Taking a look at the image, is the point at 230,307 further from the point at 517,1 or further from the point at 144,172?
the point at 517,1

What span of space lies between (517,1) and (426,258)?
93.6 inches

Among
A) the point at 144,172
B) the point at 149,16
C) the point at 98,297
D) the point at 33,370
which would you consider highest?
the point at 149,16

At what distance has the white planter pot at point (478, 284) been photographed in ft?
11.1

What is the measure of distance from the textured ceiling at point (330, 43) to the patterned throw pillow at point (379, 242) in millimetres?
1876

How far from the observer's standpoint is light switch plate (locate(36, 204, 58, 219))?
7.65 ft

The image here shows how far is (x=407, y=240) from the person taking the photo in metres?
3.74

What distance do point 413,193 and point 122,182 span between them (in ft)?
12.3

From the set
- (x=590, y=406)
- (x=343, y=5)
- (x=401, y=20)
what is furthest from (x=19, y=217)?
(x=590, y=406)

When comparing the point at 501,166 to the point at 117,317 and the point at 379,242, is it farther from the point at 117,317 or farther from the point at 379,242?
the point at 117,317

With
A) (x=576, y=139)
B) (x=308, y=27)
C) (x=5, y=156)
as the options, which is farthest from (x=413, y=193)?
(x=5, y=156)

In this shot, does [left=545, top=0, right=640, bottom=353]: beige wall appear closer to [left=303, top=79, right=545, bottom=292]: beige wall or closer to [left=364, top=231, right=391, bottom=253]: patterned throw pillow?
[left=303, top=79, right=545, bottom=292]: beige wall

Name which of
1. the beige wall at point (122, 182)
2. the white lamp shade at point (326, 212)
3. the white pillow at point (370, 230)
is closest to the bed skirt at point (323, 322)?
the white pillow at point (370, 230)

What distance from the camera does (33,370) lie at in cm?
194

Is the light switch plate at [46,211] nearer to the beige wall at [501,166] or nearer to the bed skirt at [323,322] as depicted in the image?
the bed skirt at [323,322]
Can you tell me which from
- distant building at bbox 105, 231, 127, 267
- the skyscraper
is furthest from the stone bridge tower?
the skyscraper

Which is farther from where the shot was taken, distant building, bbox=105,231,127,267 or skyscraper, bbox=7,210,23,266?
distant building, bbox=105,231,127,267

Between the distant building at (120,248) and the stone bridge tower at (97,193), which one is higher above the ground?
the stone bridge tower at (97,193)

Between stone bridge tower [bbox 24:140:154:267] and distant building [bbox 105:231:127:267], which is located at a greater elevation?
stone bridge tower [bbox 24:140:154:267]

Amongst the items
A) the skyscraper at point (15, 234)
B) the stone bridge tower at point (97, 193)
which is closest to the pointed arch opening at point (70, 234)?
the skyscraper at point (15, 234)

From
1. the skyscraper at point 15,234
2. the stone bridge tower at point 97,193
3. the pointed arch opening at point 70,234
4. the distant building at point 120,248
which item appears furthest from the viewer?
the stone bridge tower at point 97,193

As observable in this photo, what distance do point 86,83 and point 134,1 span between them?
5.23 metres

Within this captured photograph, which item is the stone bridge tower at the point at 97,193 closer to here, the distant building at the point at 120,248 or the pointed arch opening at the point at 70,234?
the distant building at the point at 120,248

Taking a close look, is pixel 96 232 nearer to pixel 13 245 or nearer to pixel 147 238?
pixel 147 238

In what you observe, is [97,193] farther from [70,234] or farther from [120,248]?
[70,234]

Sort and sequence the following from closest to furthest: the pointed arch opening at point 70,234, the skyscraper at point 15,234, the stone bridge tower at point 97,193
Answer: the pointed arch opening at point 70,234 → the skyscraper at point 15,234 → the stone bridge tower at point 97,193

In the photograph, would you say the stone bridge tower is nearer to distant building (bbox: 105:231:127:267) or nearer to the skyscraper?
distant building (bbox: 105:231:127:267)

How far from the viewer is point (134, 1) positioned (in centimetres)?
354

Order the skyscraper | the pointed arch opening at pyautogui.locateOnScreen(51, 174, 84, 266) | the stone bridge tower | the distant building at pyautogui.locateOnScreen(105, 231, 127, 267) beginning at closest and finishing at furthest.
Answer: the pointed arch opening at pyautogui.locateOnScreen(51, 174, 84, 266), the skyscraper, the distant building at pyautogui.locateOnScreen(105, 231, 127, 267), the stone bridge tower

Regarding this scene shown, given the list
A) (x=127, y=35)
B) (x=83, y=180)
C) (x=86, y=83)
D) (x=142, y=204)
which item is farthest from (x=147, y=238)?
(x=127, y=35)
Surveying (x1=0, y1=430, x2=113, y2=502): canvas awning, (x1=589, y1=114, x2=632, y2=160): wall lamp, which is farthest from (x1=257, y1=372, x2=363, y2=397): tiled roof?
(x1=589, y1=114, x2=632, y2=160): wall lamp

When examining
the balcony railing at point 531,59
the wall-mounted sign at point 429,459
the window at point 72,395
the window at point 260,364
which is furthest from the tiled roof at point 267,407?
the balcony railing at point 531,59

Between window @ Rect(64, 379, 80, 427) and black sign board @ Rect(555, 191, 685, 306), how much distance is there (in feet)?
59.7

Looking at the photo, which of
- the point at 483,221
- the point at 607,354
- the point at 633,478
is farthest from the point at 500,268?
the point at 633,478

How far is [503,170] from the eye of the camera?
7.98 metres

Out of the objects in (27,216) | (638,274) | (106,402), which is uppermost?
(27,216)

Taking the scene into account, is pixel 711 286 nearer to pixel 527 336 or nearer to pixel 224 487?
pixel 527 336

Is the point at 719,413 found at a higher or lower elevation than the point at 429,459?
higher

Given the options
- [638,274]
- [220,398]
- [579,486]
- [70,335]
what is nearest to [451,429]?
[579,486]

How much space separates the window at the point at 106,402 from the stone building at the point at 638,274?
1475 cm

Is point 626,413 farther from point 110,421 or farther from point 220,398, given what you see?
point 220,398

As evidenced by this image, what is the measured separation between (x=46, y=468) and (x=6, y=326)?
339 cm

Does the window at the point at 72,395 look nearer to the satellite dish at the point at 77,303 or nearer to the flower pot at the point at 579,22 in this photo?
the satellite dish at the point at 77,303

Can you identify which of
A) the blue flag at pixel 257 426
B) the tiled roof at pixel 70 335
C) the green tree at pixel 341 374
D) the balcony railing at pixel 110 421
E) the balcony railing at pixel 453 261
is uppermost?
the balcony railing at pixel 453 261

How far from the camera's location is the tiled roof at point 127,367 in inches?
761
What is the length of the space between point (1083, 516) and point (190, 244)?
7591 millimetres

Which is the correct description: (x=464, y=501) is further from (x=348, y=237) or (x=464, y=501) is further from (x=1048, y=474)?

-*-

> _JOB_:
Reproduce all of the data exactly as given.

> _THE RESULT_:
Taking a look at the image, is the point at 230,307 further from the point at 517,1 or further from the point at 144,172?
the point at 517,1

What span of space lies between (517,1) and (426,258)?
93.6 inches

Among
A) the point at 144,172
B) the point at 149,16
C) the point at 98,297
D) the point at 33,370
which would you consider highest?
the point at 149,16

At what distance has the white planter pot at point (478, 284) been photographed in ft?
11.1

What is the measure of distance from the textured ceiling at point (330, 43) to the patterned throw pillow at point (379, 242) in millimetres?
1876

How far from the observer's standpoint is light switch plate (locate(36, 204, 58, 219))?
7.65 ft

The image here shows how far is (x=407, y=240) from the person taking the photo in metres?
3.74

What distance do point 413,193 and point 122,182 span between them (in ft)?
12.3

From the set
- (x=590, y=406)
- (x=343, y=5)
- (x=401, y=20)
what is furthest from (x=19, y=217)?
(x=590, y=406)

When comparing the point at 501,166 to the point at 117,317 and the point at 379,242, is it farther from the point at 117,317 or farther from the point at 379,242?
the point at 117,317

With
A) (x=576, y=139)
B) (x=308, y=27)
C) (x=5, y=156)
as the options, which is farthest from (x=413, y=193)?
(x=5, y=156)

In this shot, does [left=545, top=0, right=640, bottom=353]: beige wall appear closer to [left=303, top=79, right=545, bottom=292]: beige wall or closer to [left=364, top=231, right=391, bottom=253]: patterned throw pillow?
[left=303, top=79, right=545, bottom=292]: beige wall

Name which of
1. the beige wall at point (122, 182)
2. the white lamp shade at point (326, 212)
3. the white pillow at point (370, 230)
is closest to the bed skirt at point (323, 322)?
the white pillow at point (370, 230)

What distance from the camera does (33,370) lie at in cm?
194

Is the light switch plate at [46,211] nearer to the beige wall at [501,166] or nearer to the bed skirt at [323,322] as depicted in the image?
the bed skirt at [323,322]
Can you tell me which from
- distant building at bbox 105, 231, 127, 267
- the skyscraper
is furthest from the stone bridge tower?
the skyscraper

Which is farther from where the shot was taken, distant building, bbox=105,231,127,267 or skyscraper, bbox=7,210,23,266?
distant building, bbox=105,231,127,267

Between the distant building at (120,248) and the stone bridge tower at (97,193), which one is higher above the ground?
the stone bridge tower at (97,193)

Between stone bridge tower [bbox 24:140:154:267] and distant building [bbox 105:231:127:267], which is located at a greater elevation?
stone bridge tower [bbox 24:140:154:267]

Amongst the items
A) the skyscraper at point (15, 234)
B) the stone bridge tower at point (97, 193)
which is closest to the pointed arch opening at point (70, 234)?
the skyscraper at point (15, 234)

From
1. the skyscraper at point 15,234
2. the stone bridge tower at point 97,193
3. the pointed arch opening at point 70,234
4. the distant building at point 120,248
which item appears furthest from the viewer?
the stone bridge tower at point 97,193

As observable in this photo, what distance do point 86,83 and point 134,1 span between them?
5.23 metres

Within this captured photograph, which item is the stone bridge tower at the point at 97,193 closer to here, the distant building at the point at 120,248 or the pointed arch opening at the point at 70,234?
the distant building at the point at 120,248

Taking a close look, is pixel 96 232 nearer to pixel 13 245 or nearer to pixel 147 238?
pixel 147 238

In what you observe, is [97,193] farther from [70,234] or farther from [120,248]?
[70,234]

Sort and sequence the following from closest to furthest: the pointed arch opening at point 70,234, the skyscraper at point 15,234, the stone bridge tower at point 97,193
Answer: the pointed arch opening at point 70,234 → the skyscraper at point 15,234 → the stone bridge tower at point 97,193

In the photograph, would you say the stone bridge tower is nearer to distant building (bbox: 105:231:127:267) or nearer to the skyscraper?
distant building (bbox: 105:231:127:267)

How far from the viewer is point (134, 1) positioned (in centimetres)?
354

Order the skyscraper | the pointed arch opening at pyautogui.locateOnScreen(51, 174, 84, 266) | the stone bridge tower | the distant building at pyautogui.locateOnScreen(105, 231, 127, 267) beginning at closest and finishing at furthest.
Answer: the pointed arch opening at pyautogui.locateOnScreen(51, 174, 84, 266), the skyscraper, the distant building at pyautogui.locateOnScreen(105, 231, 127, 267), the stone bridge tower

Regarding this scene shown, given the list
A) (x=127, y=35)
B) (x=83, y=180)
C) (x=86, y=83)
D) (x=142, y=204)
which item is farthest from (x=147, y=238)?
(x=127, y=35)
Surveying (x1=0, y1=430, x2=113, y2=502): canvas awning, (x1=589, y1=114, x2=632, y2=160): wall lamp, which is farthest from (x1=257, y1=372, x2=363, y2=397): tiled roof?
(x1=589, y1=114, x2=632, y2=160): wall lamp

When examining
the balcony railing at point 531,59
the wall-mounted sign at point 429,459
the window at point 72,395
the window at point 260,364
which is furthest from the tiled roof at point 267,407?
the balcony railing at point 531,59

Between window @ Rect(64, 379, 80, 427) and black sign board @ Rect(555, 191, 685, 306), how much distance is there (in feet)?
59.7

Looking at the photo, which of
- the point at 483,221
- the point at 607,354
- the point at 633,478
is farthest from the point at 500,268?
the point at 633,478

How far is [503,170] from the eye of the camera?
7.98 metres

Out of the objects in (27,216) | (638,274) | (106,402), which is uppermost?
(27,216)

Taking the scene into account, is pixel 711 286 nearer to pixel 527 336 or nearer to pixel 224 487?
pixel 527 336

Is the point at 719,413 found at a higher or lower elevation than the point at 429,459?
higher

Given the options
- [638,274]
- [220,398]
- [579,486]
- [70,335]
what is nearest to [451,429]?
[579,486]

How much space separates the window at the point at 106,402 from the stone building at the point at 638,274?
1475 cm

Is point 626,413 farther from point 110,421 or farther from point 220,398, given what you see?
point 220,398

As evidenced by this image, what is the measured separation between (x=46, y=468) and (x=6, y=326)?
339 cm

Does the window at the point at 72,395 look nearer to the satellite dish at the point at 77,303 or nearer to the flower pot at the point at 579,22 in this photo?
the satellite dish at the point at 77,303

Can you identify which of
A) the blue flag at pixel 257 426
B) the tiled roof at pixel 70 335
C) the green tree at pixel 341 374
D) the balcony railing at pixel 110 421
E) the balcony railing at pixel 453 261
is uppermost?
the balcony railing at pixel 453 261

How far from the camera's location is the tiled roof at point 127,367 in inches?
761
What is the length of the space between point (1083, 516) and point (190, 244)?
7591 millimetres

Which is the correct description: (x=464, y=501) is further from (x=348, y=237) or (x=464, y=501) is further from (x=1048, y=474)?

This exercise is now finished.